# A Bouquet of Bokeh

![models](https://bokeh.pydata.org/en/latest/_images/document.svg)

In [1]:
# whoa that's a big import
import pandas as pd

from bokeh.models import (ColumnDataSource, DataRange1d, 
                          FactorRange, CategoricalScale, CategoricalTicker, 
                          BasicTicker, FixedTicker)
from bokeh.models.tools import HoverTool, WheelZoomTool
from bokeh.models.formatters import NumeralTickFormatter
from bokeh.plotting import figure, show
from bokeh.embed import components
from bokeh.io import output_notebook, push_notebook, curdoc
from bokeh.transform import jitter, factor_cmap, LinearColorMapper
from bokeh.palettes import RdYlGn3, Inferno256
from bokeh.models.widgets import Slider, Div
from bokeh.models.callbacks import CustomJS
from bokeh.layouts import column
from bokeh.models.glyphs import Triangle
from bokeh.client import push_session
from bokeh.document import Document

import numpy as np
from sklearn.linear_model import LinearRegression

Don't be scared.
> I must not fear.
> Fear is the mind-killer.

## Airbnb Dataset

In [2]:
df = pd.read_csv('airbnb_data.csv')
df = df[['neighborhood','bedrooms', 'price', 'reviews', 'accommodates']]
df.head()

Unnamed: 0,neighborhood,bedrooms,price,reviews,accommodates
0,Downtown,1.0,150.0,1,4
1,Long Beach,1.0,130.0,0,1
2,Long Beach,1.0,130.0,0,2
3,Glendale,1.0,125.0,0,1
4,Koreatown,1.0,120.0,0,1


In [3]:
# Dataframe is put into a ColumnDataSource -- Used by Bokeh internals
cds = ColumnDataSource(df)
# A plot is created
p = figure()
# Circle glyph is instantiated within the plot
circ = p.circle(x='bedrooms', y='price', source=cds)

In [4]:
# Loads plots directly into the notebook when show() is called
output_notebook()

In [5]:
# Sample down the data to a random 10,000 rows
pd.np.random.seed(5)
df_ds = df.sample(n=10000)
df_ds.shape

(10000, 5)

## Building a plot, object by object, model by model

In [6]:
# Internally, all Bokeh data is stored in a CDS
cds = ColumnDataSource(df_ds)
p = figure()
circ = p.circle(x='bedrooms', y='price', source=cds)

show(p)

In [7]:
# HoverTool object is instantiated with its default properties
p.add_tools(HoverTool())

Exercise task a:
Copy word for word the part of the Bokeh walkthrough that opens with the words containing "# A Bouquet" and closes with "BasicTicker, FixedTicker)".
The Bokeh walkthrough and the rows after it come from unrelated sources.

Supplied data:
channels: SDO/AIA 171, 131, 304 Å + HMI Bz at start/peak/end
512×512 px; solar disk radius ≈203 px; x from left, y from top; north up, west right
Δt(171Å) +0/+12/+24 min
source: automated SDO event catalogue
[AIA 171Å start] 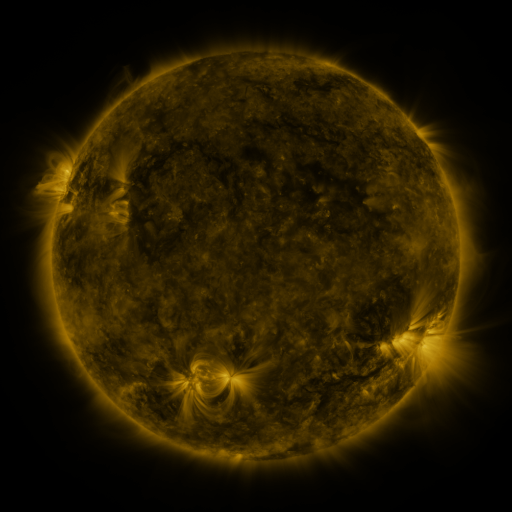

Exercise task b:
Write out the rows of Block 1 above line by line, leaving out the picture.

Problem solution a:
# A Bouquet of Bokeh

![models](https://bokeh.pydata.org/en/latest/_images/document.svg)

In [1]:
# whoa that's a big import
import pandas as pd

from bokeh.models import (ColumnDataSource, DataRange1d, 
                          FactorRange, CategoricalScale, CategoricalTicker, 
                          BasicTicker, FixedTicker)

Problem solution b:
channels: SDO/AIA 171, 131, 304 Å + HMI Bz at start/peak/end
512×512 px; solar disk radius ≈203 px; x from left, y from top; north up, west right
Δt(171Å) +0/+12/+24 min
source: automated SDO event catalogue
[AIA 171Å start] 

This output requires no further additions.